Musa al-Gharbi (2020, sociology): “Diversity is important. Diversity-related training is terrible.”
Marisol Quintanilla (2022, entomology): “It is very strange that the surveys assume that race is fixed when it is really a spectrum (for example I have Spanish, Chinese, North African, and Native American ancestries) and the same forms pretend that gender is on a spectrum (11 options in most Michigan State surveys) when it is clearly binary (mammals are sexually dimorphic).”
John McWhorter (2021, linguistics): “Woke racism: How a new religion betrayed Black America” (book title).
Roland Fryar (2022, economics): “More corporate leaders should be trying to solve diversity challenges in the same way they solve problems in every other aspect of their business: through intelligent use of data, rigorous hypothesis testing, and honest inference about what is working.”
Amna Khalid (2022, history): “Having grown up under a military dictatorship in Pakistan, I know well what happens when freedom of expression is threatened and people are bullied into silence. It pains me deeply to see this happening in my adopted country.”
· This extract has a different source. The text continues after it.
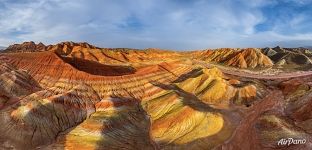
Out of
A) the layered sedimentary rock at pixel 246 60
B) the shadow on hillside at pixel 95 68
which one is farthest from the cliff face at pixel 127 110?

Sarah Haider (2022, Founder, ex-Muslims of North America): “The activist game, to sum in one sentence, is about results… The thinker game is about truth… Years ago I was asked on a podcast whether it was possible to be effective and intellectually honest in the activist space. I said no.”
As psychology and academia embrace activism in the name of social justice, calls to include the previously excluded will likely accelerate. In that spirit, I look forward to responses by academics calling for DEI that celebrate the inclusion in this article, and therefore, in the psychology peer reviewed literature, of the heretofore excluded voices of people of color quoted above, and, more important, their substantive views. Doing so might help psychology to deliver that horse it sold.
This would not be worth mentioning except for Roberts’ own accusations that the entire experience was drenched in racism directed towards him.
“Minoritized.” This is the term Roberts et al (2020) used.